Known by the name of Gumboro or Infectious Disease of the Bag. It is a disease that appears in chickens and mainly affects Fabricio’s bursa, an important organ in young birds with a developing immune system.
This disease is caused by a birnavirus, which is very resistant to unfavorable environmental conditions, making it difficult to eradicate it from infected farms.
Many times, the first symptom of Gumboro disease or Bursitis is a breathing noise. Other symptoms that can be seen are decay, ruffled feathers, tremors, watery diarrhea and prostration. Outbreaks occur most often when birds are 3 to 8 weeks old. Mortality generally does not exceed 10% and in a second infection from the same batch, mortality is even lower.
Fabricio’s Bag (located over the cloaca) will be inflamed and its size can be two or more times its normal size. In healthy animals, Fabricio’s bursa is smaller than the gallbladder. In chronic cases, the bursa will be smaller (it atrophies), so the response to vaccination is lower, increasing the susceptibility to other infections.

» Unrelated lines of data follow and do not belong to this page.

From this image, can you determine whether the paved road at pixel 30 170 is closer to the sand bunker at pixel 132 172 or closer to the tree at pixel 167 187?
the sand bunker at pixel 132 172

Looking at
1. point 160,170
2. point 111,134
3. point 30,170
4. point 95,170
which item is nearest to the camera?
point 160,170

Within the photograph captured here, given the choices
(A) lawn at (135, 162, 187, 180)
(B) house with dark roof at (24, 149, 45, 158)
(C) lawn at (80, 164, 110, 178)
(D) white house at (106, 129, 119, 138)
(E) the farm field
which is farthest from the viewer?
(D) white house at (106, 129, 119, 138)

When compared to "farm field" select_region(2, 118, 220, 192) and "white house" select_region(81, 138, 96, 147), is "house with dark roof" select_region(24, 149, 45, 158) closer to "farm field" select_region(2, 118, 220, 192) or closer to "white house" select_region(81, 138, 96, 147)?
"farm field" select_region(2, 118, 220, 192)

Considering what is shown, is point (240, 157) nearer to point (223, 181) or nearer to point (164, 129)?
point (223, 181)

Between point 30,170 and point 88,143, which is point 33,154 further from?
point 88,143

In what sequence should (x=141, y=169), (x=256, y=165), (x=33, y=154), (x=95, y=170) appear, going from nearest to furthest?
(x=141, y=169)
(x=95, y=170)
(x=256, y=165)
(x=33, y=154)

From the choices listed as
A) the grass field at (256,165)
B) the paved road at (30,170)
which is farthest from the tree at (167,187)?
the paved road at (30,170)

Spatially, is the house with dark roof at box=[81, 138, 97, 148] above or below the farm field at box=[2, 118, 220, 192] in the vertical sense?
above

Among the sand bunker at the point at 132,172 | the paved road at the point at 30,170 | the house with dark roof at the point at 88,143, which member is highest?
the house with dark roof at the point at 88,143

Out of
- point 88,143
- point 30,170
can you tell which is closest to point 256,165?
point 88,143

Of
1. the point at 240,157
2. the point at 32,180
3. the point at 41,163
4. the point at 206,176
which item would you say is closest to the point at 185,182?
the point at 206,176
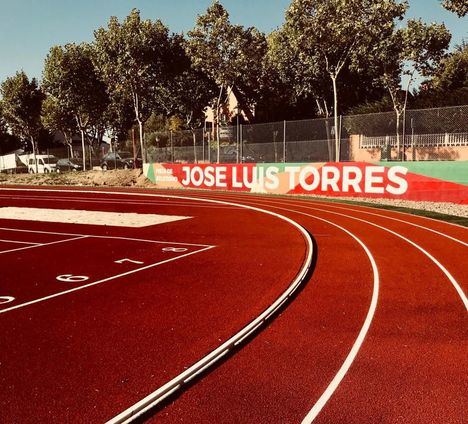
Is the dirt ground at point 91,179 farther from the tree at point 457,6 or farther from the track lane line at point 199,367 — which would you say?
the track lane line at point 199,367

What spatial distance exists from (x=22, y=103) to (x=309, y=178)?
33.4 m

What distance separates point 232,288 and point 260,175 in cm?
1783

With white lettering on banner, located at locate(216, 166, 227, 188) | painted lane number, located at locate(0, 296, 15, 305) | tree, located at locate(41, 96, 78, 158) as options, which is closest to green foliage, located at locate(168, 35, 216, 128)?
tree, located at locate(41, 96, 78, 158)

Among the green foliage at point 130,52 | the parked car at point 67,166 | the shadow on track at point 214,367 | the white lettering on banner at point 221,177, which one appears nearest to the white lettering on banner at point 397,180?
the white lettering on banner at point 221,177

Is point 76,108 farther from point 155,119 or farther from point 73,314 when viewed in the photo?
point 73,314

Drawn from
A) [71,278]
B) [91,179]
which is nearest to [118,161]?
[91,179]

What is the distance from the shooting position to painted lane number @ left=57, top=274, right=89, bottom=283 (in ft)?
24.1

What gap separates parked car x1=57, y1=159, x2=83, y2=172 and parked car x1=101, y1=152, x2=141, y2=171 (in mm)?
2917

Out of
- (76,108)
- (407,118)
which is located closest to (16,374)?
(407,118)

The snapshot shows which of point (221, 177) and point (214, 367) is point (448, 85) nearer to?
point (221, 177)

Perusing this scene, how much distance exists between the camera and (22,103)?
43.5 m

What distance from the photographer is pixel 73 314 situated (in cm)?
577

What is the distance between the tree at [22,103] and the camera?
141 feet

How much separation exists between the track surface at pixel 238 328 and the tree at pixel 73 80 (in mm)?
32580
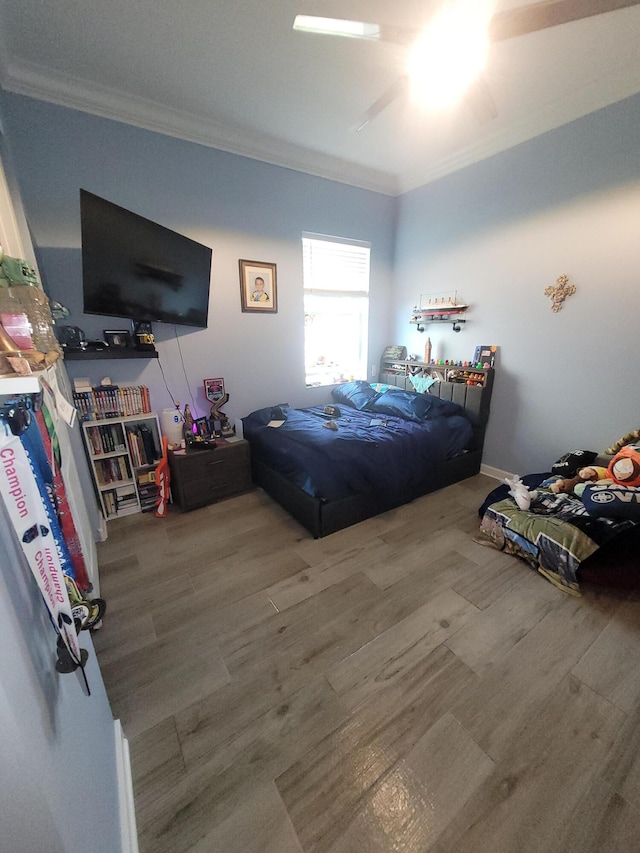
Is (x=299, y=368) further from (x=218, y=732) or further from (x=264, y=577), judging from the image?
(x=218, y=732)

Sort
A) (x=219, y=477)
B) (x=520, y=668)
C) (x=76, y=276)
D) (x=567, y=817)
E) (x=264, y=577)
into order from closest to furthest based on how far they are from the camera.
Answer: (x=567, y=817)
(x=520, y=668)
(x=264, y=577)
(x=76, y=276)
(x=219, y=477)

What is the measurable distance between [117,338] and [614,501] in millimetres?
3394

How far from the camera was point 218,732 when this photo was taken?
1.16 m

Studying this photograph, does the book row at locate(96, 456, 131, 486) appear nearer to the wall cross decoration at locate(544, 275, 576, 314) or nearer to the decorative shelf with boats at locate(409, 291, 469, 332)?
the decorative shelf with boats at locate(409, 291, 469, 332)

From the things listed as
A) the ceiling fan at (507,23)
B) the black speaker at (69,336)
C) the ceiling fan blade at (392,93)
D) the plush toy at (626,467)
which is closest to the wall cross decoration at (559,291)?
the plush toy at (626,467)

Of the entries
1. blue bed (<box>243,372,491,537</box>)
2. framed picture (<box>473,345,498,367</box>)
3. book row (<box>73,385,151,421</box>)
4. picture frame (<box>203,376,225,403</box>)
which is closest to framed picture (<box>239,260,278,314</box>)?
picture frame (<box>203,376,225,403</box>)

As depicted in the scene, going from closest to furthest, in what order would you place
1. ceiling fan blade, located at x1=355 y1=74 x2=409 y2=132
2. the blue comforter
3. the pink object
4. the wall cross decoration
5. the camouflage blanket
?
1. the pink object
2. ceiling fan blade, located at x1=355 y1=74 x2=409 y2=132
3. the camouflage blanket
4. the blue comforter
5. the wall cross decoration

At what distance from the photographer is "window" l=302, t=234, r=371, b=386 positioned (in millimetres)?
3408

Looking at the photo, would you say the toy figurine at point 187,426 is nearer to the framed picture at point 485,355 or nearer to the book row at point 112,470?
the book row at point 112,470

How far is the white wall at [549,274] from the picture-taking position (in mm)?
2197

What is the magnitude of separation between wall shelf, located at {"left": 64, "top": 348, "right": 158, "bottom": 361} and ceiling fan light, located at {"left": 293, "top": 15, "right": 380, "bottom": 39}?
197cm

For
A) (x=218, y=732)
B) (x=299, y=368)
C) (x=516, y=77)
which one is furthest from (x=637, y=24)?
(x=218, y=732)

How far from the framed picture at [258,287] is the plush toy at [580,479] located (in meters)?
2.78

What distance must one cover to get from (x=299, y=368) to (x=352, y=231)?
5.20 feet
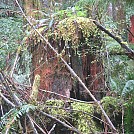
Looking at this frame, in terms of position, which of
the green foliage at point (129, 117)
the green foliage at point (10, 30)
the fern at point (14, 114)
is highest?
the green foliage at point (10, 30)

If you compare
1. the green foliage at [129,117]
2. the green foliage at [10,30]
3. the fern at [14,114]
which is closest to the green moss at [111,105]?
the green foliage at [129,117]

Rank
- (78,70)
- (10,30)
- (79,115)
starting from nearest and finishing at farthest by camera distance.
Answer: (79,115) < (78,70) < (10,30)

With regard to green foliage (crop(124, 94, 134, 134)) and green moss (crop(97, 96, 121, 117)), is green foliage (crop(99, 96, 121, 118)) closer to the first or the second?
green moss (crop(97, 96, 121, 117))

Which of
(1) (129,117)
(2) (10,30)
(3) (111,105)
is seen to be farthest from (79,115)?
(2) (10,30)

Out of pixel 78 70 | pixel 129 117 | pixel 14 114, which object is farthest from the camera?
pixel 78 70

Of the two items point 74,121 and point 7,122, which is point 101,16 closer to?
point 74,121

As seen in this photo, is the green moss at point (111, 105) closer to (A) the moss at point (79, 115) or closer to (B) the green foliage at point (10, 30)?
(A) the moss at point (79, 115)

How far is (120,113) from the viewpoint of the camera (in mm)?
2672

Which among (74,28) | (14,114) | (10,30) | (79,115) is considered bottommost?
(79,115)

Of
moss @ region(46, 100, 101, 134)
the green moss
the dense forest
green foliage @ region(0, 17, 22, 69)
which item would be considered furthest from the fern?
green foliage @ region(0, 17, 22, 69)

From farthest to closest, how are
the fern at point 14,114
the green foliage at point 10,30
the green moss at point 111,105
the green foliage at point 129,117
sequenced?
the green foliage at point 10,30 → the green moss at point 111,105 → the green foliage at point 129,117 → the fern at point 14,114

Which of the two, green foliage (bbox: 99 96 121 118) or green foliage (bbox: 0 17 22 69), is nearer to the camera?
green foliage (bbox: 99 96 121 118)

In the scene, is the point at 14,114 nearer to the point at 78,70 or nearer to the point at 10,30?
the point at 78,70

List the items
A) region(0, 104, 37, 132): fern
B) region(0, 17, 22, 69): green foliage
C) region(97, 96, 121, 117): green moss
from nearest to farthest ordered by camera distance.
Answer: region(0, 104, 37, 132): fern, region(97, 96, 121, 117): green moss, region(0, 17, 22, 69): green foliage
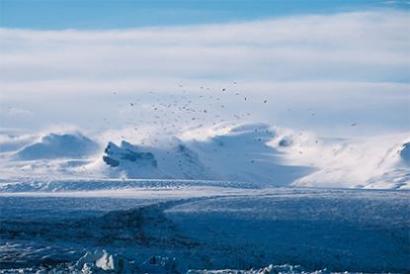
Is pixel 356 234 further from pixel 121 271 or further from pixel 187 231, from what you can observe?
pixel 121 271

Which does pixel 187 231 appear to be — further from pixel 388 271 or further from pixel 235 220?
pixel 388 271

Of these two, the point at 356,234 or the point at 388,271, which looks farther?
the point at 356,234

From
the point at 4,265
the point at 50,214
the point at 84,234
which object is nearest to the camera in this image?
the point at 4,265

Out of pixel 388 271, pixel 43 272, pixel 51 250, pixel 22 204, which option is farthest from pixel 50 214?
pixel 388 271

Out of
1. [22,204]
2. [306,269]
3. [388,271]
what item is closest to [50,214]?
[22,204]

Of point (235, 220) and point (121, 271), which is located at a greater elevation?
point (235, 220)

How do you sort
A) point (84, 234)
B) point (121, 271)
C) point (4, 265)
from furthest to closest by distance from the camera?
point (84, 234) < point (4, 265) < point (121, 271)

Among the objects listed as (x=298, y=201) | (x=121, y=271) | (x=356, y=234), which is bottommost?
(x=121, y=271)
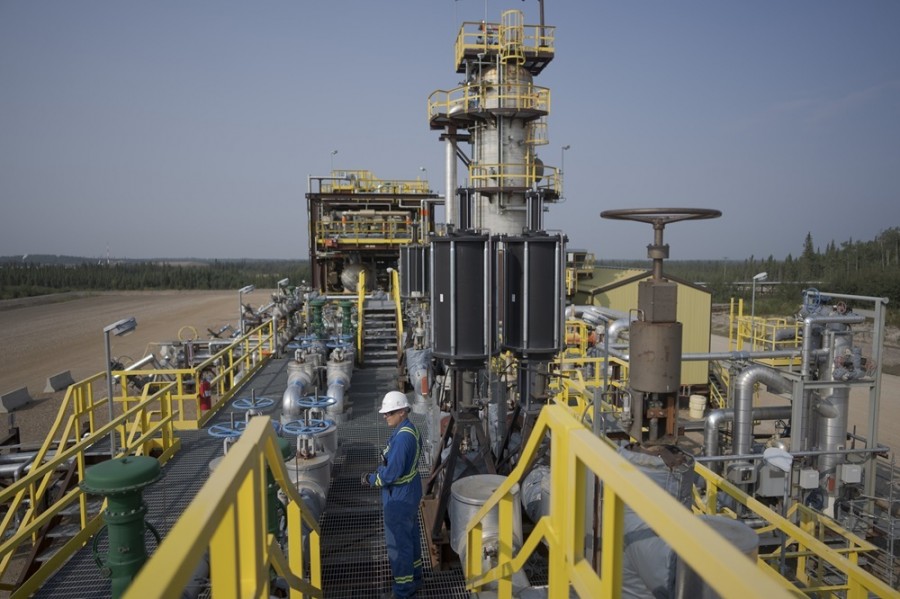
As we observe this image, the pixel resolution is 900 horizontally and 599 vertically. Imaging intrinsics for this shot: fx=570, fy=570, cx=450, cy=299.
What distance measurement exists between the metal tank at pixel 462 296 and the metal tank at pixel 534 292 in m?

Transmission and treatment
The disease is very contagious and is transmitted by direct contact with birds, their droppings; or through the equipment and clothing of the operators.
An adequate treatment is not yet known. Prevention of breeders and young birds through vaccination is the best control of the disease. The most effective method to control Gumboro disease is to induce high immunity in mothers, which is transmitted to their children through the egg.